Missing Data Handling#

Prerequisites#

Prerequisite

Importance

Skill Level

Notes

Research Data Management

Helpful

Beginner

Provides some background on general data handling and good prerequisite coding practices

Summary#

This chapter aims to introduce missing data handling. Although we live in the age of “big data”, data can often be fragmented, incomplete, and erroneous. The methods we develop and any analysis we conduct can only be as good as the data we provide. So, is there anything we can do about a dataset riddled with missing data?

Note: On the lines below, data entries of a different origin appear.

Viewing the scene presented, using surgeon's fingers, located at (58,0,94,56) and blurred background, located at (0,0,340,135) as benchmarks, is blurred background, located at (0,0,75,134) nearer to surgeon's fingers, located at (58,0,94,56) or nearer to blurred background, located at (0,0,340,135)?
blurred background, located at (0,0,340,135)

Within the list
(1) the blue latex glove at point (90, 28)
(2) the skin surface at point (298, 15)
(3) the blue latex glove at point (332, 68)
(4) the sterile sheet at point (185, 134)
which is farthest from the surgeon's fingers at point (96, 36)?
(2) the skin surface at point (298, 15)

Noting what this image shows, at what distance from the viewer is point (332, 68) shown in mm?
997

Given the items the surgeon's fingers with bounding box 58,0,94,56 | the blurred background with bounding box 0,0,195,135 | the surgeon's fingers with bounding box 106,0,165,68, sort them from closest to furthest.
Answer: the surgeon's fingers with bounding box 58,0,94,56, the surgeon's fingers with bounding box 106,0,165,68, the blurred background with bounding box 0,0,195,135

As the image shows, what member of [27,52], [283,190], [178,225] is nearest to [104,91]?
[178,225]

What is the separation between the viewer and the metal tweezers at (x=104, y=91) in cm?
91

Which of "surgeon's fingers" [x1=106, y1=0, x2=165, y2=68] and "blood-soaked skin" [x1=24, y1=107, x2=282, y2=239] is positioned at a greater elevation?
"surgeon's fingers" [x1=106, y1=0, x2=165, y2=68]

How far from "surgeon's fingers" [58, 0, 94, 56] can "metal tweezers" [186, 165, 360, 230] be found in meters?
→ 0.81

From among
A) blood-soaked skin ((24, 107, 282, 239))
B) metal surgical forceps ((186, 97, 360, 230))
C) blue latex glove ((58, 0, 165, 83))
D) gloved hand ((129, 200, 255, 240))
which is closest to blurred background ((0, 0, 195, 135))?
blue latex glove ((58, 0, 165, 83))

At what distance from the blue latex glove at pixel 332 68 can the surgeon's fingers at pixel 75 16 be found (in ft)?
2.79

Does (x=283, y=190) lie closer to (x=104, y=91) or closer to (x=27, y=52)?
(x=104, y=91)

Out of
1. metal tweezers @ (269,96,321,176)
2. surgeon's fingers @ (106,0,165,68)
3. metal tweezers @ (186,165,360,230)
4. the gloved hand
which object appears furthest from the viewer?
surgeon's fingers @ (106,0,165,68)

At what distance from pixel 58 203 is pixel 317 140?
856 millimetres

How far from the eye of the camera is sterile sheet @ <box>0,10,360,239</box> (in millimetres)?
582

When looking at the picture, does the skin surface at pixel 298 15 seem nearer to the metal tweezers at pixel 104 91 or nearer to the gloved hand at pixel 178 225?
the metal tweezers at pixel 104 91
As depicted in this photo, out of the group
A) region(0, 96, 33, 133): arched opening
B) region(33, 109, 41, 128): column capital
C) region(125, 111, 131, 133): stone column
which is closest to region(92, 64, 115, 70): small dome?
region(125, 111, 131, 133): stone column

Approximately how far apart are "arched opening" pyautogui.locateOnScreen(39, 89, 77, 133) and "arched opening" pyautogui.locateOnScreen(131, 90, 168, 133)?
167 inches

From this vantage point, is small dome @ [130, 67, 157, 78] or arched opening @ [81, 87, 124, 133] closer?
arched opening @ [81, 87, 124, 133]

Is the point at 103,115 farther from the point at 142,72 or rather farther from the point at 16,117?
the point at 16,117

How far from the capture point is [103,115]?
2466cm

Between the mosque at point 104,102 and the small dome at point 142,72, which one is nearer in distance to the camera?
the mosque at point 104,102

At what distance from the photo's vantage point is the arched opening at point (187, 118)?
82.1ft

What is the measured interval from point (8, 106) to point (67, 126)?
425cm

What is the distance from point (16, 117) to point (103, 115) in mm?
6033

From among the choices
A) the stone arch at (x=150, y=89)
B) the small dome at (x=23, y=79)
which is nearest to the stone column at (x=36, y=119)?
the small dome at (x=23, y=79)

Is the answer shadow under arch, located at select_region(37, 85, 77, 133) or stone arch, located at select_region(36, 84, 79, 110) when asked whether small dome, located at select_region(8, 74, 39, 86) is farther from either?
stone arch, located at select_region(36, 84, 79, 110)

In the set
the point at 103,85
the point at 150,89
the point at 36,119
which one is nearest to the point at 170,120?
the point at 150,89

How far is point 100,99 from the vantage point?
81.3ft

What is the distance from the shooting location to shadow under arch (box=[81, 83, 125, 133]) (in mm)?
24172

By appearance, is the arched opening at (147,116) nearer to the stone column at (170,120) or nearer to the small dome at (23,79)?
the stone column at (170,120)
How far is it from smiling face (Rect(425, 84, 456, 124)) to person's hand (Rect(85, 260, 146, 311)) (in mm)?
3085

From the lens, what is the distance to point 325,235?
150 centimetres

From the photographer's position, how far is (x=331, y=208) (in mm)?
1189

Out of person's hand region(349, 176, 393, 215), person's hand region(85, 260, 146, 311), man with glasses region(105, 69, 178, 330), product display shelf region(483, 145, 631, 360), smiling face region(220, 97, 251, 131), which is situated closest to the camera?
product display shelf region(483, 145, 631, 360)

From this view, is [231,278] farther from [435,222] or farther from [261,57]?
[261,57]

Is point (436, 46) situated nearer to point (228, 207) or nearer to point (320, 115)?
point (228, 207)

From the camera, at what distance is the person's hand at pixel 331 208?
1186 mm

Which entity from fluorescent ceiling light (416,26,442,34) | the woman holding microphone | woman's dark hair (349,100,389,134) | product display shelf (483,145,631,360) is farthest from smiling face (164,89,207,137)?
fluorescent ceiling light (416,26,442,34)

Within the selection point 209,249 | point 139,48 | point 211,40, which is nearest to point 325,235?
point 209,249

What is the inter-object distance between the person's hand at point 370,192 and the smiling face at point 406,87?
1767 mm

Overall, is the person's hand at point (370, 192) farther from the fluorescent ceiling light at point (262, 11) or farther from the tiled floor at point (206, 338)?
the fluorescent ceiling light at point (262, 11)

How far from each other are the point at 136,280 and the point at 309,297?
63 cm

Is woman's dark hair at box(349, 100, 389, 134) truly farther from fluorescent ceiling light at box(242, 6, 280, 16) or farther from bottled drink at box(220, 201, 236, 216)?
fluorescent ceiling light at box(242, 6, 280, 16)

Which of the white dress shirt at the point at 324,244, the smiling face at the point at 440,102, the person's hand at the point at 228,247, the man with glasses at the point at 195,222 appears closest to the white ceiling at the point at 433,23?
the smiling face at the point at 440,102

Cartoon-like sketch with four people assembling puzzle pieces. There are four different buckets with puzzle pieces with blue dots in them. One bucket is labelled "RANDOM" and another "NOT RANDOM". Two of the people are holding a dotted puzzle piece. Another person is looking up at a hanging puzzle. Some pieces of the puzzle are dotted, others are filled with solid orange. The last person standing to the left of the hanging puzzle is painting an empty puzzle piece tile using paint from a bucket labelled "DATA HANDLING". This paint has the same dotted pattern found on the puzzle pieces in the buckets.

Fig. 78 Missing Data Handling. The Turing Way project illustration by Scriberia. Used under a CC-BY 4.0 licence. DOI: 10.5281/zenodo.3332807.#

To answer this question, this chapter will start by defining different types of Missing Data Structures and see how we can visualise these in the Visualising Missingness subchapter. This will help readers develop a strategy on choosing the appropriate missing data handling method, of which a few are outlined in Missing Data Handling Methods. Lastly, another subchapter will introduce introduce the relatively new field of Structured Missingness, pioneered by researchers in the Turing-Roche partnership. This is a big area of research and this chapter is only a simple introduction to it. Therefore, if you are interested in learning more you can read on further by having a look at the Checklist and Resources page.

Motivation and Background#

Missing data can disrupt research and create challenges in results interpretation and in the validity of any conclusions [PMCF+17]. Understanding missing data structures and handling missing data appropriately is important to prevent creating or worsening pre-existing biases of the dataset and to ensure fair, generalizable models [Buu18]. Both missing data itself, or how it is handled, can have a large impact on subsequent analyses. Missing data handling is one step in the process to figuring out the best use of your data, in the most efficient way possible.